COMMENTARY: Middle Age

c. 2000 Religion News Service (Tom Ehrich is a writer and computer consultant, managing large-scale database implementations. An Episcopal priest, he lives in Durham, N.C.) ROTA, Spain _ Except for graffiti announcing a sighting of “El Zorro,” the sights on display during this morning’s walk along the beach in Andalusia are the human form in […]

c. 2000 Religion News Service

(Tom Ehrich is a writer and computer consultant, managing large-scale database implementations. An Episcopal priest, he lives in Durham, N.C.)

ROTA, Spain _ Except for graffiti announcing a sighting of “El Zorro,” the sights on display during this morning’s walk along the beach in Andalusia are the human form in its infinite variety.

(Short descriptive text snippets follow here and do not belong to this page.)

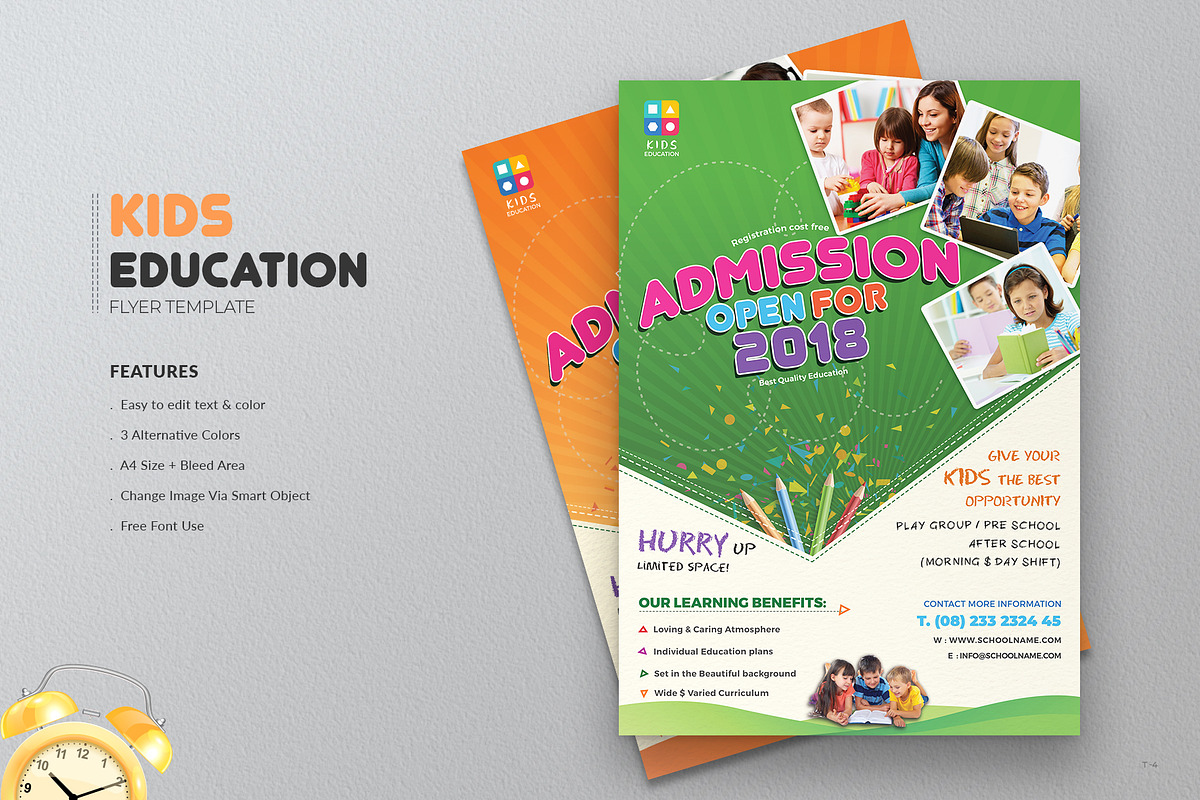 Junior School Flyer in Flyer Templates - product preview 8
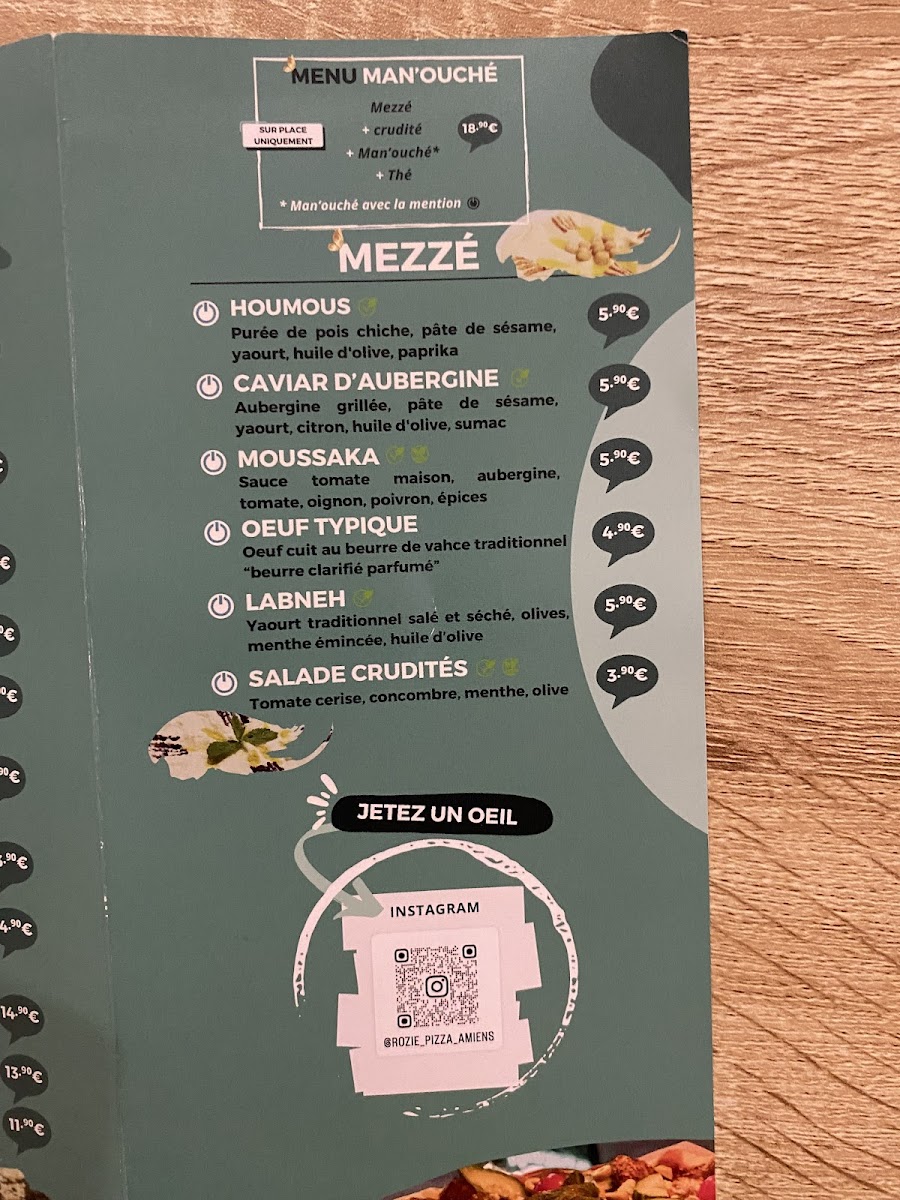 Menu Rozie Pizza & Pâtes-7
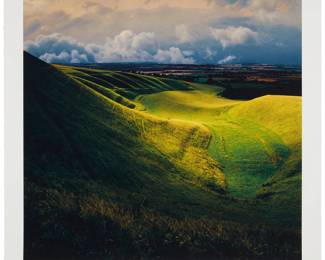 111 Robert Weingarten (b. 1941) "View of Berkshire, Cotswolds, England," 1998 Pigment print in colors on Epson paper An artist's proof aside from the edition of unknown size; printed circa 1998 Signed and inscribed "A.P." in pencil in the lower margin: R Weingarten; titled and dated from the artist's website; with what is presumably the artist's blindstamp in the lower margin, at left Image: 27.75" H x 29" W; Sight: 28.75" H x 30" W; Sheet: 32.125" H x 33" W Estimate: $1,000 - $1,500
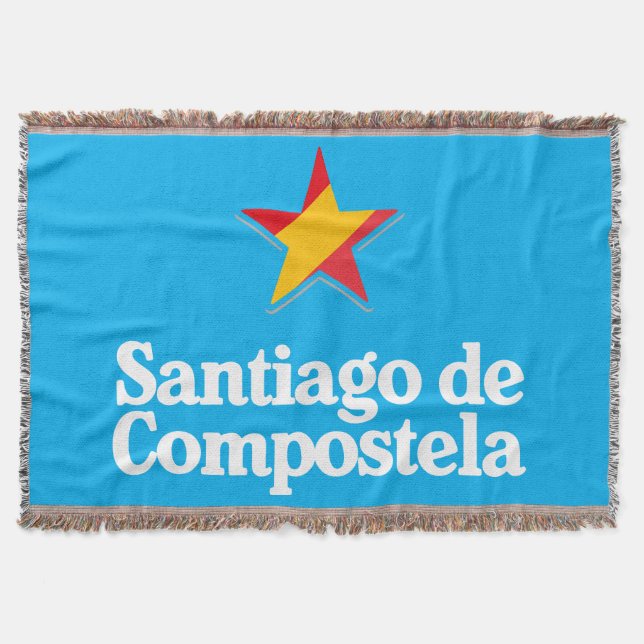 Cobertor Stars of Spain – Santiago de Compostela (Frente)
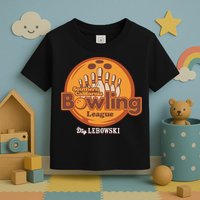 Southern California Bowling League Big Lebowski Toddler T-Shirt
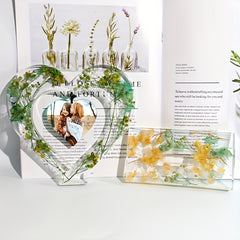 DIY Crystal Epoxy Resin Mold Love Photo Frame Silicone Mold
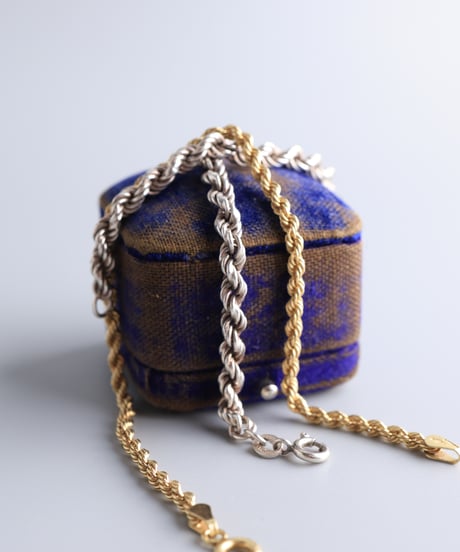 Twisted Rope Chain Bracelet / 9ct Gold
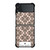 KATE SPADE FLORAL JACQUARD Samsung Galaxy Z Flip 3 Case Cover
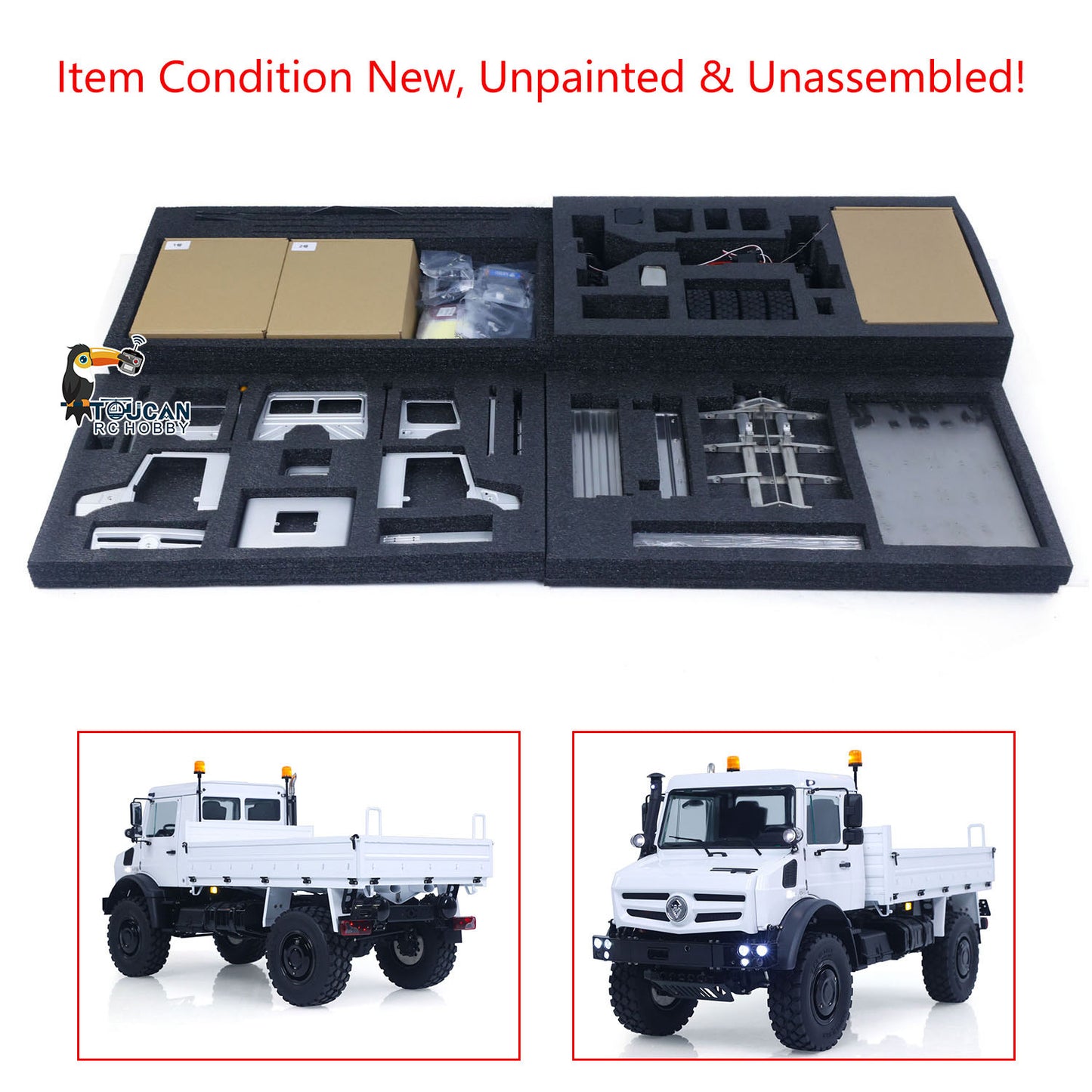 LESU Metal 1/14 Remote Control All Terrain Light Truck Off Road Vehicle U4023 MT44023 Unassembled Model With Light Sound System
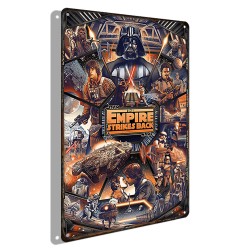 Plaque metal Star Wars Wars Rétro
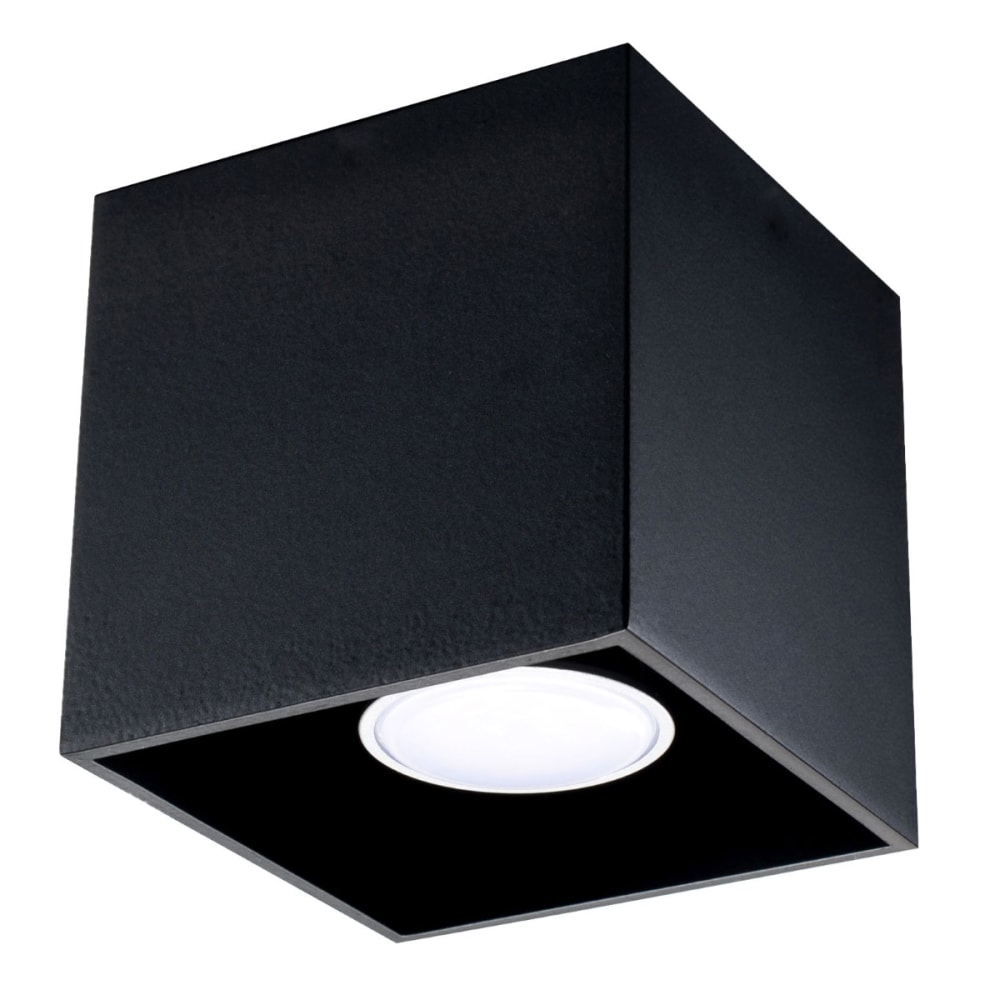 Sollux Lighting Deckenlampen aus Aluminium in Schwarz style classic chic Schwarz Aluminium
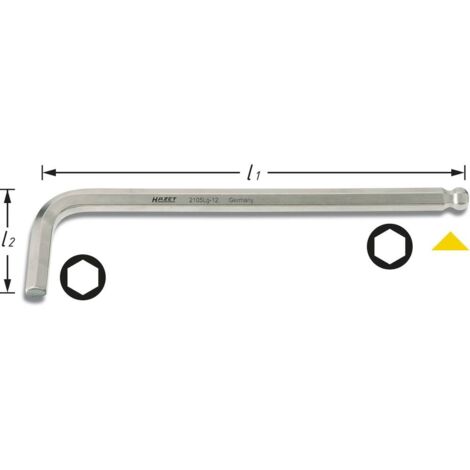 Hazet 2100-22 angle-tournevis sw 22 mm clé pour vis hexagonale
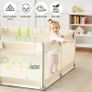 Baby Playpen for Babies and Toddlers, 47x47inch Small Play Pen for Indoors, Toddler Playpen for Apartment, Play Yard, Baby Activity Play Fence, 120x120cm Twins Playard Image 3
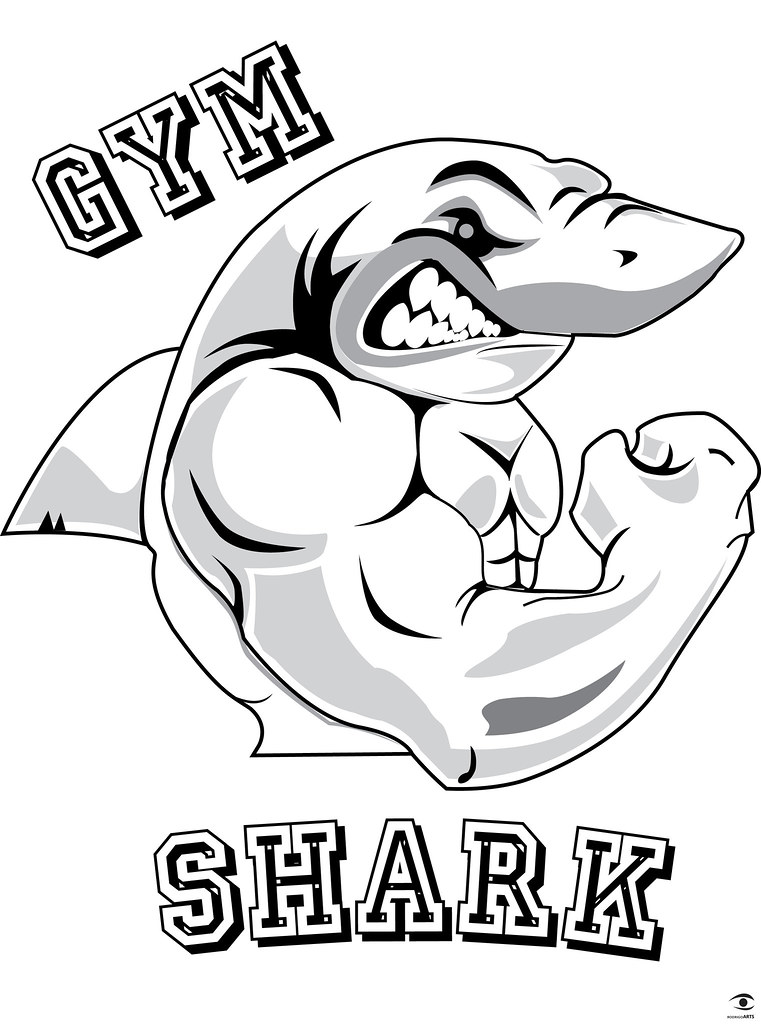 Vector GYM SHARK RodrigoARTS 2015 Contacto rodrigoignacio… Flickr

Morning, it seems, is when older adults and families with young children make their primordial return to the sea. Later in the day, teen-agers and young adults will appear, and heads will turn.

No heads are turning now, as 5-year-olds strip for a swim and older adults parade in minimalist attire that modesty of a more self-conscious nature would discourage.

“Go for it!” I say to myself, as elderly men walk shirtless along the beach, not worried, it seems, by revealing how far years and genes have taken them. Don’t be intimidated by our thin-is-good culture, or by the motto once espoused by writer F. Scott Fitzgerald when he was 25 and a success, before Zelda and alcohol destroyed his creativity and reduced him to writing screenplays for Ginger Rogers: Youth is beauty, and beauty is youth.

I am aware, of course, that my own lithe days are past. Middle age seems to be that season when one is just a diet away from regaining the form of youth, but one also gauges the likelihood that sag will prevail and discovers that sag isn’t such a big deal after all.

Middle age is an odd season, both traumatic and peaceful at the same time. Back home, where everything is commerce and career, middle age seems defined by one’s remaining chances to attain wealth and security. But here in Spain, where business takes me, money and career seem to matter less and security comes from family, not a 401(k). The physical reality underlying age is manifest.

We start firm and grow soft. We start thin and, except for a few, grow not-thin. We can dye our hair, wear caps to cover bald spots and choose our clothing carefully, but in the end, artifice must give way to acceptance.

Acceptance is paramount. One simply is, and each season has its unique joys and sorrows. The beach doesn’t care how we look.


And yet many buy Fitzgerald’s mantra, even though it served him poorly. They lament the passing of youth, as if young and thin were all that mattered, as if expanding girth were a betrayal. Entire industries play to the bluster: “I will not look old! I will not look old!”

How sad. How much like what Jesus encountered in Nazareth, when he tried to proclaim the Gospel to his townsfolk but encountered a stone wall of “unbelief.”

A critical moment in life comes when one realizes: I cannot save myself. I cannot assert my youth, my beauty, my boundless energy against the world and thereby make sense of life. I cannot acquire enough toys to make the morning worth greeting. I cannot climb the career ladder far enough to escape the demons in myself. I cannot chase eternal youth as if a thin body and clear skin stopped time from advancing and ultimate accountability from occurring.

Then comes the realization that there has to be a savior outside oneself, a force not just powerful, but kind, merciful and compassionate, who paints the dawn no matter how meagerly we ended yesterday, who loves our souls no matter how rebellious our flesh, who sees time not as sand running out but as a fulfillment to be embraced.

Jesus tried to tell his childhood friends of such a God, to set them free from the panic of self-salvation. But they were stuck in that unbelief that sees no limit to one’s self-generated opportunities.

That, at least, is how I imagine their unbelief, perhaps because, when I see unbelief in my own world, it usually takes that form, namely, a belief in self.


The trauma of aging isn’t loss of sex appeal, for one does eventually learn that there is more to life than sex. The trauma, I think, is the discovery that one isn’t in control, that forces are at work in life which one would never have chosen to allow, and that no amount of hard work or dieting will prevail against reality.